What to work on -
A. Translate into French this sentence from the branching random walk excerpt: "These are the moments of moments for the branching random walk."
B. Reproduce the branching random walk excerpt between "In particular, we" and "analogues of (6).", inclusive.
C. In the branching random walk excerpt, what property does the process X_n(l) have?

START Document segment

As a process, \(\{X_n(l), l\in \{1,\dots 2^n\}\}\) is log-correlated (see for example [1]). It is natural, therefore, to investigate the associated partition functionFootnote 5 or moment generating function

$$\begin{aligned} \frac{1}{2^{n}}\sum _{l=1}^{2^n}e^{2\beta X_n(l)}&=\frac{1}{2^{n}}\sum _{l=1}^{2^n}e^{2\beta \sum _{m=1}^nY_m(l)} \end{aligned}$$
(11)

where, as in (9), \(Y_m(l)\sim {\mathcal {N}}(0,\frac{1}{2}\log 2)\) and are independent.

In particular, we are interested in the moments of the partition function (11),

$$\begin{aligned} {\mathbb {E}}\left[ \left( \frac{1}{2^n}\sum _{l=1}^{2^n}e^{2\beta X_n(l)}\right) ^k\right]&=\frac{1}{2^{kn}}\sum _{l_1=1}^{2^n}\cdots \sum _{l_k=1}^{2^n} {\mathbb {E}}\left[ e^{2\beta (X_n(l_1)+\cdots +X_n(l_k))}\right] , \end{aligned}$$
(12)

where the expectation in (12) is with respect to the Gaussian random variables. These are the moments of moments for the branching random walk. They are the analogues of (6).

2 Results and Proof Outline

As reviewed in Sect. 1, it is now known that (see [8, 9, 12, 16]) for \(\beta \ge 0\), and \(k\in {\mathbb {N}}\)

END Document segment
START Listed records

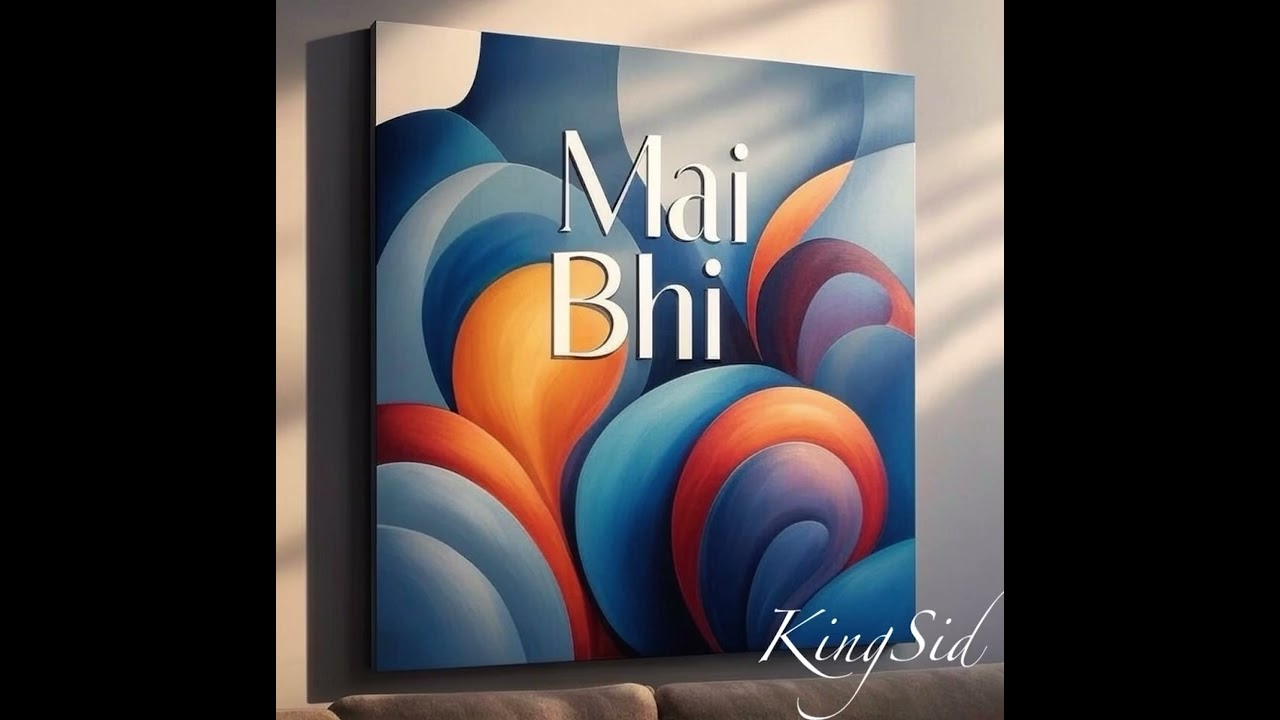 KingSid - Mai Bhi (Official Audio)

END Listed records
START Listed records

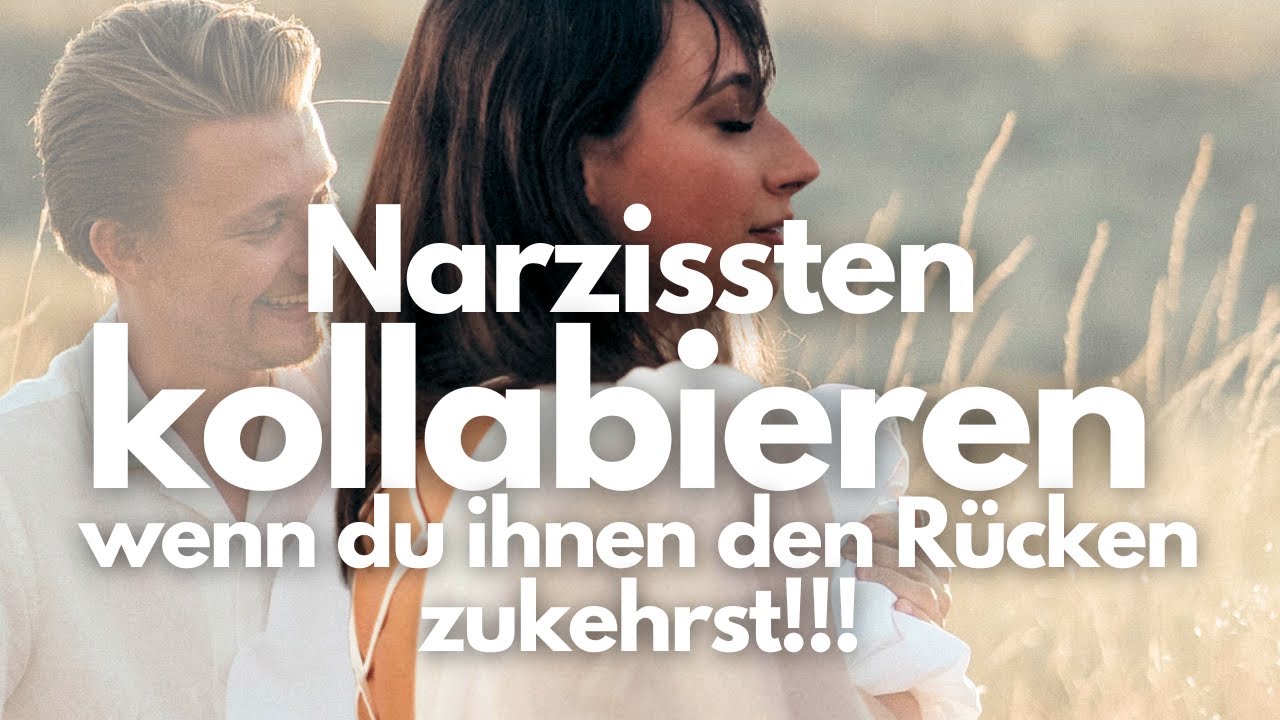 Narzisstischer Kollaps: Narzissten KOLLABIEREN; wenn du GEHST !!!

END Listed records

Outputs in order -
A. Ce sont les moments des moments pour la marche aléatoire branchante.

B.
In particular, we are interested in the moments of the partition function (11),

$$\begin{aligned} {\mathbb {E}}\left[ \left( \frac{1}{2^n}\sum _{l=1}^{2^n}e^{2\beta X_n(l)}\right) ^k\right]&=\frac{1}{2^{kn}}\sum _{l_1=1}^{2^n}\cdots \sum _{l_k=1}^{2^n} {\mathbb {E}}\left[ e^{2\beta (X_n(l_1)+\cdots +X_n(l_k))}\right] , \end{aligned}$$
(12)

where the expectation in (12) is with respect to the Gaussian random variables. These are the moments of moments for the branching random walk. They are the analogues of (6).

C. It is log-correlated.